Kampala, Uganda | THE INDEPENDENT | As the government officially kicked off the implementation of the Shs 72.1 trillion national budget for the 2025/26 financial year on July 1, leading economic experts and financial analysts have praised the direction of the new fiscal plan—but warned that its success will largely depend on execution.
During a post-budget dialogue hosted by Ernst & Young (EY), policy specialists applauded the budget’s shift toward inclusive tax reforms and its emphasis on wealth creation. They noted that the budget carries significant potential to uplift vulnerable populations, stimulate private sector growth, and lay the groundwork for long-term economic resilience.
Experts from EY Uganda, SEATINI, the Uganda Revenue Authority (URA), and other policy think tanks observed that this year’s tax measures were more people-centered than in previous years.
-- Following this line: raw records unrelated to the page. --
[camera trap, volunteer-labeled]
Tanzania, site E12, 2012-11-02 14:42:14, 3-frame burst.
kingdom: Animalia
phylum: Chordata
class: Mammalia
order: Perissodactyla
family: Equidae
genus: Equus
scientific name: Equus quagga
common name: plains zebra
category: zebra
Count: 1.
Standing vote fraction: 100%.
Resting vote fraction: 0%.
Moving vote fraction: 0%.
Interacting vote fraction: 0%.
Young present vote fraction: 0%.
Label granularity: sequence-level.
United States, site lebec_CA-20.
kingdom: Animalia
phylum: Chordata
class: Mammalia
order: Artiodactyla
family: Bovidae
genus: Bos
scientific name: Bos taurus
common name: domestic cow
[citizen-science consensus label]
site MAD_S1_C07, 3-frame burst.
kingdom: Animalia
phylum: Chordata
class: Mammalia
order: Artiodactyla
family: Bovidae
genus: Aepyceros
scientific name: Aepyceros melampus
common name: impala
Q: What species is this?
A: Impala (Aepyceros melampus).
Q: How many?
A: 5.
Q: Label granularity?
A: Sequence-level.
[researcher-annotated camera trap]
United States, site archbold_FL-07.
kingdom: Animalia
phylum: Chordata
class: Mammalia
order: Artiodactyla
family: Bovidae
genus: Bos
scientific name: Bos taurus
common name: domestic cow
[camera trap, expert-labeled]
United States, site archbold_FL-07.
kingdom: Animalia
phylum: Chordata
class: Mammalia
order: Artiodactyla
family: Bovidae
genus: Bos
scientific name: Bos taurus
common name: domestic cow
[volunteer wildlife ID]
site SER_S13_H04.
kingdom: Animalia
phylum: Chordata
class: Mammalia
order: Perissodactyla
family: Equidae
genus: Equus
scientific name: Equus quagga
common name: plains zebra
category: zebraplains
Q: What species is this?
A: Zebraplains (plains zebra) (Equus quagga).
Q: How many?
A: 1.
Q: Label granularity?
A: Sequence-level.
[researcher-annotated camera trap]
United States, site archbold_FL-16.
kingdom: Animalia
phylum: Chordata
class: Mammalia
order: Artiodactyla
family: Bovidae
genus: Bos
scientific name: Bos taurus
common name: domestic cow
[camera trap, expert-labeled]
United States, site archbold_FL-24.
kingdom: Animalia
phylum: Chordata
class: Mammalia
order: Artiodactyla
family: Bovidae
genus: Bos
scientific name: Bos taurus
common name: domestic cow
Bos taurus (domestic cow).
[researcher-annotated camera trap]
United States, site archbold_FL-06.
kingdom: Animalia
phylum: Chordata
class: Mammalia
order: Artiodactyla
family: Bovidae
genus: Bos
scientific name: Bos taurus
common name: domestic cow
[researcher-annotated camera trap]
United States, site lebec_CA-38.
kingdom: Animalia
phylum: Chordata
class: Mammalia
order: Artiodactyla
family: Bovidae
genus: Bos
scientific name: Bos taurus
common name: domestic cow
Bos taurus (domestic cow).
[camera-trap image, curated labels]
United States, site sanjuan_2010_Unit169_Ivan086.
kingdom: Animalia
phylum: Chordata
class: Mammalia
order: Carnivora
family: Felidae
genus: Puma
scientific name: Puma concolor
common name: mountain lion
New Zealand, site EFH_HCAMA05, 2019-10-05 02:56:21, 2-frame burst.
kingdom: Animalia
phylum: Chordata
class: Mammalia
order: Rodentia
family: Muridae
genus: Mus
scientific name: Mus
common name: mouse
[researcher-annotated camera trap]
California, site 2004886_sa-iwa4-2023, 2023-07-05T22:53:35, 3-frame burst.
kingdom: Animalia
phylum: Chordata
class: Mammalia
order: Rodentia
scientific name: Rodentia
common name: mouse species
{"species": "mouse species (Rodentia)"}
They highlighted provisions such as targeted incentives for small and medium enterprises (SMEs), initiatives to support local manufacturing, and the bolstering of domestic revenue through rationalized tax policy and administration.
“Unlike previous budgets, the 2025/26 budget is more progressive and inclusive,” said James Mubi and Robert Mbaziira, tax partners at EY Uganda. “However, these reforms will only make a difference if matched with efficient implementation, transparency, and public accountability.”
Concerns were raised over historical bottlenecks in rolling out government programs—particularly delays in disbursement of funds, low absorption capacity by ministries and local governments, and corruption. Experts stressed the need for better inter- agency coordination and robust monitoring mechanisms to ensure that budgeted funds translate into real development outcomes.
According to the Uganda Bulletin, several stakeholders see the budget’s focus on wealth creation as timely, especially in the wake of economic recovery efforts following global disruptions. The Uganda Manufacturers Association and business leaders expressed optimism about the support given to agro-industrialisation, skilling of youth, and infrastructure development.
Yet, they also urged the Ministry of Finance and the URA to intensify taxpayer education and simplify compliance processes to broaden the tax base without stifling informal businesses.
In sum, while the 2025/26 budget has been widely welcomed as a strategic step toward inclusive economic growth, analysts agree that the government’s ability to deliver on its ambitious commitments will be the ultimate test.